Softer technologies increase the adjacent possible by enabling and/or making more likely new choices to be made. More choices come at a price - we have to make them. That is one thing that makes them difficult or hard.
automation makes it quicker, more efficient, simpler to do things. It does so by reducing choices.
So, back to our model, the human element is strong when we use information from analytics to make changes. The more the system itself contributes, the less control is given to humans.
Buster Keaton being chased by mob - mob stupidity concern for the engine, not the people heath robinson (like Rube Goldberg) - pointless machines schoolroom mentality - not for the learner If we feed back the wrong thing, our systems will reinforce stupidity. We need to know what we are collecting and how it will affect behaviour. The harder the system, the greater the risks
But, sometimes hard is the right thing. We want the best of all worlds.
The landing is a tool to extend the adjacent possible. It moves control to the individual and the group. It has many tools that can be combined and recombined in many ways. It is a virtual velcro to pull people and things together. But it is a very soft technology and so makes some things harder. We are seeking ways to harden the soft by seeking feedback and ideas as well as observation.

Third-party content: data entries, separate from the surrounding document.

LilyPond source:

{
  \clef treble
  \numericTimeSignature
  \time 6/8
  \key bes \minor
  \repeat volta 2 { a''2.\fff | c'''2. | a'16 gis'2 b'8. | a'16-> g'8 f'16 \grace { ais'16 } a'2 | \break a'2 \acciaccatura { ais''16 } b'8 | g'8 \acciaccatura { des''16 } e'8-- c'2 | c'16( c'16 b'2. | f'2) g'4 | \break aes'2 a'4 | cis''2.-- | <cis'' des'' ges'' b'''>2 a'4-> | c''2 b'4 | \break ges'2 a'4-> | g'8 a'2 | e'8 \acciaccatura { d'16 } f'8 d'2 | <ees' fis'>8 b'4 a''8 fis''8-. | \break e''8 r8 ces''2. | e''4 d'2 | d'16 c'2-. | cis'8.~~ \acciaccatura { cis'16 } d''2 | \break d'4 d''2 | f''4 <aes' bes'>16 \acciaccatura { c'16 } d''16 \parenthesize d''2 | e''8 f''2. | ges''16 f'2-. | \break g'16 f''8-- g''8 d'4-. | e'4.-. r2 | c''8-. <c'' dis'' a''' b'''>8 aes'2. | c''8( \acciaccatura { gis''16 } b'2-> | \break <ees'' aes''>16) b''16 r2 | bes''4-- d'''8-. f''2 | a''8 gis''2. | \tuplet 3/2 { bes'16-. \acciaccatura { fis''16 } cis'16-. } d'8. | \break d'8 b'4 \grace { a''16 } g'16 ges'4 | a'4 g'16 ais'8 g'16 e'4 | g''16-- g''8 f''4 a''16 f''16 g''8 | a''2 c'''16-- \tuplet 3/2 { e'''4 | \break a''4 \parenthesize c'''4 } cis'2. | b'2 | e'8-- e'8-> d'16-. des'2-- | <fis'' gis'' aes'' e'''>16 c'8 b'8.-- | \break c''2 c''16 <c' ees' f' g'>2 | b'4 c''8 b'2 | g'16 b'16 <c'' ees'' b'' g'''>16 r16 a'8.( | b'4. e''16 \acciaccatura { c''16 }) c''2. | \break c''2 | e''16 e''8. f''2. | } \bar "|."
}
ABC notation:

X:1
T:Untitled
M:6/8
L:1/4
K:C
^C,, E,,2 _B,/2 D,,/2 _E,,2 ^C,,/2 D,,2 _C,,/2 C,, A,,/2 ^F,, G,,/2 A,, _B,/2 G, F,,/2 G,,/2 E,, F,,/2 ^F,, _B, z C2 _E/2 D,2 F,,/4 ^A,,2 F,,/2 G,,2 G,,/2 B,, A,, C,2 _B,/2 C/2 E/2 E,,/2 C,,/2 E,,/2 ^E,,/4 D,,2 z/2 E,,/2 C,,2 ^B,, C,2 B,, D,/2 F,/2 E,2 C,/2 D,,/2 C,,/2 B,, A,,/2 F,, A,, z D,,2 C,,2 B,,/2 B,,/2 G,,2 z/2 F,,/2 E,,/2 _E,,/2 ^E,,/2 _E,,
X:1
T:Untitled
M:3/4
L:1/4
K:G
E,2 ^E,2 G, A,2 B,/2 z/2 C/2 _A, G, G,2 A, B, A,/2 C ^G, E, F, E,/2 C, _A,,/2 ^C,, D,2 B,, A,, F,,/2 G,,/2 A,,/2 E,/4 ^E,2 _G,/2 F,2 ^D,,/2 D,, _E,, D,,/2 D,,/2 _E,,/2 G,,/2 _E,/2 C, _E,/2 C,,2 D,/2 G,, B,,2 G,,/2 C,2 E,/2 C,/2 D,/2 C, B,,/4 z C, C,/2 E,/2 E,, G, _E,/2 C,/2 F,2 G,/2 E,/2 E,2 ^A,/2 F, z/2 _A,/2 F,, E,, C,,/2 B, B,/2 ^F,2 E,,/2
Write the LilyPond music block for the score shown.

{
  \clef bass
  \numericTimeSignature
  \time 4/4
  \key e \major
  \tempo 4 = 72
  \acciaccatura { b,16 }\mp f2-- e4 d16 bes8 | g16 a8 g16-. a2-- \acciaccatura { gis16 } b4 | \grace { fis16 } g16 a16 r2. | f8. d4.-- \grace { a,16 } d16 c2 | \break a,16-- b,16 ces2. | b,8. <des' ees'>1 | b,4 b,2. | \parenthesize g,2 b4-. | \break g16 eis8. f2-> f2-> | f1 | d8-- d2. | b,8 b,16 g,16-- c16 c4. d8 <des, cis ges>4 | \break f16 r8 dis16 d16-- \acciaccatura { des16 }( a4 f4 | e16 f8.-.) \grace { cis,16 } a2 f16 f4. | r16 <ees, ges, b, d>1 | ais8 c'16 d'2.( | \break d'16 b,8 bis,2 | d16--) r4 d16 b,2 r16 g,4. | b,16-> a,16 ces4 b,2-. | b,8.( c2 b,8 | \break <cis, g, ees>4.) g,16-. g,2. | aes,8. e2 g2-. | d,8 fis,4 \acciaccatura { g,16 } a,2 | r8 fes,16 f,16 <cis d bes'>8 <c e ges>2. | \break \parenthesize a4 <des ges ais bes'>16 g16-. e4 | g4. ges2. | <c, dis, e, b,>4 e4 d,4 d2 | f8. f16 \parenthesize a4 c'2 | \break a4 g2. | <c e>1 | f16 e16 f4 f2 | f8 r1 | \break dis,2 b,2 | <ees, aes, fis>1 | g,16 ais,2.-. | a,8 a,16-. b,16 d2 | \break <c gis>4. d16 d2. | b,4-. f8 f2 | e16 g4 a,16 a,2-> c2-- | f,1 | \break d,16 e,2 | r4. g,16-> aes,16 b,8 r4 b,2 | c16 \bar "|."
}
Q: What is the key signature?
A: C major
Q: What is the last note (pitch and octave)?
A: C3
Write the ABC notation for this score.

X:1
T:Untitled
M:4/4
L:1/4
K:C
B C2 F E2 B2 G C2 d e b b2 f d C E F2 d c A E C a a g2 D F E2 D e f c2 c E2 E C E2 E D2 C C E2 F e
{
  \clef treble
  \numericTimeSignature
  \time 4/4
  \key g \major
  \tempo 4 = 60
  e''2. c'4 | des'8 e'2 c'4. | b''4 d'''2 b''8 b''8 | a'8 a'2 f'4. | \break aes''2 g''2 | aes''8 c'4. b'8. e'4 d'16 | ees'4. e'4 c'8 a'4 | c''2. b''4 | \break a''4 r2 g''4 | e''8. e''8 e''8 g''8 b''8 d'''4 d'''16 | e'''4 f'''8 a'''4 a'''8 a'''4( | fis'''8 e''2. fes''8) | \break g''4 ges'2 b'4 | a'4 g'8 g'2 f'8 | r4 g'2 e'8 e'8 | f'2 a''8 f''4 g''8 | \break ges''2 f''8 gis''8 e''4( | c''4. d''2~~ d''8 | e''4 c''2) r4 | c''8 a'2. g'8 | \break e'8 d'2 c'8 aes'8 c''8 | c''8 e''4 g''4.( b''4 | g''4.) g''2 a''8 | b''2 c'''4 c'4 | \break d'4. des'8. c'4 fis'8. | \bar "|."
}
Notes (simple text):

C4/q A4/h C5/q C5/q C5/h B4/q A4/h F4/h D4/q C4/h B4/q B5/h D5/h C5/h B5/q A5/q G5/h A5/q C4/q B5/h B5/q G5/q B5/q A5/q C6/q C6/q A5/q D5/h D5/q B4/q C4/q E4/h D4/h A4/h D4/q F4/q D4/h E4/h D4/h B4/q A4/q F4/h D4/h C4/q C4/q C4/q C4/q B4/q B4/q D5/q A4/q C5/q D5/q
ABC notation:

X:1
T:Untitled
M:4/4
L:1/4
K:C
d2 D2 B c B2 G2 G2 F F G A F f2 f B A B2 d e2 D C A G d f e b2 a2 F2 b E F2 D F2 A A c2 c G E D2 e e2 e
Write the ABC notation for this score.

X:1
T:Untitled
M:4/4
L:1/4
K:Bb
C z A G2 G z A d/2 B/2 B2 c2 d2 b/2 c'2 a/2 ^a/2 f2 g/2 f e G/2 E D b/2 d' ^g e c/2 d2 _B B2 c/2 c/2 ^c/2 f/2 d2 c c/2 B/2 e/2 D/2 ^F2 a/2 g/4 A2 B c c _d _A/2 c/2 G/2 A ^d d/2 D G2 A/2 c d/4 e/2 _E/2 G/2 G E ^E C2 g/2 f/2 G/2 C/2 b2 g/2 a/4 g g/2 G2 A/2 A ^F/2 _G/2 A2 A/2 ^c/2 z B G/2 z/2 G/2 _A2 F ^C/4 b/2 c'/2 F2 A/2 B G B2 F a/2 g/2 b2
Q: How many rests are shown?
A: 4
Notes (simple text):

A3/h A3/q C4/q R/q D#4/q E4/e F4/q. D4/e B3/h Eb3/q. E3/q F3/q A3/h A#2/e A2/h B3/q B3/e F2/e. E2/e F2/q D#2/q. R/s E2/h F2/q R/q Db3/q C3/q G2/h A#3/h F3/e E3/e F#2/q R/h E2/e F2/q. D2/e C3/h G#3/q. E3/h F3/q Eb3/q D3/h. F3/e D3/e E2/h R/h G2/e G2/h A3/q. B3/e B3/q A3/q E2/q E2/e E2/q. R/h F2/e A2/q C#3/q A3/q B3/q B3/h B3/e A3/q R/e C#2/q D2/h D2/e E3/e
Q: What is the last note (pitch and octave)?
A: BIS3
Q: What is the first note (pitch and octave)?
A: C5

But the big dream is to put the hardening in the hands of the people. Eg context switcher.
you can modify but it is better to use larger scale object to build assemblies. Assemblies can both soften and harden. If a system doesn’t do what you want, add a bit - that increases the adjacent possible. But what you add can also incorporate hardness. So - can use soft analytics to assemble the right things, hard analytics as a component to help guide when needed.